Consider the following natural procedure for constructing graphs from perfect matchings in graphs with even number of vertices.

Let $V$ be the set of vertices of cardinality $|V|=2n$ and let $\mathcal{M}=\lbrace{M_1,M_2,\ldots, M_k\rbrace}$ be a collection of perfect matchings of vertices in $V$ (understoood as graphs whose edges form a partition of $V$ into two element disjoint subsets). Let $E(\mathcal{M})=\bigcup_{i=1}^k E(M_i)$ be the union of all the edges appearing in perfect matchings in $\mathcal{M}$. We now define a graph whose edge set is precisely $E(\mathcal{M})$, i.e. $G(\mathcal{M})=(V,E(\mathcal{M}))$.
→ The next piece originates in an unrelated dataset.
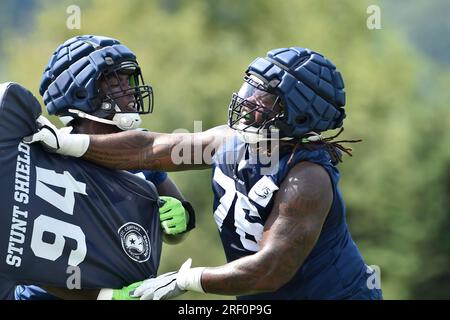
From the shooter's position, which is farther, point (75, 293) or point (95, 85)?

**Question:** Does this construction have a name in the literature? If so, were the graphs constructed in this way studied from the perspective of extremal graph theory? I have in mind results in which the size of the collection $\mathcal{M}$ plays an analogous role to the number of edges in classical results in that field, like the Erdős–Stone or Kővári–Sós–Turán theorems.

**Remark:**
Although it is possible to lower bound the number of edges in a graph based on the number of prefect matchings (see for example discussion in the question Upper bound on the number of perfect matchings in $K_{3,3}$-free graphs), I suspect that stronger results concerning forbidden subgraphs could be derived for the class of graphs constructed in this way. Specifically, classical results on forbidden subgraphs assumed that subgraphs whose existence we want to exclude have fixed size, while the number of vertices of the ambient graph increases. I hope that this limitation can be lifted for the class of graphs considered here.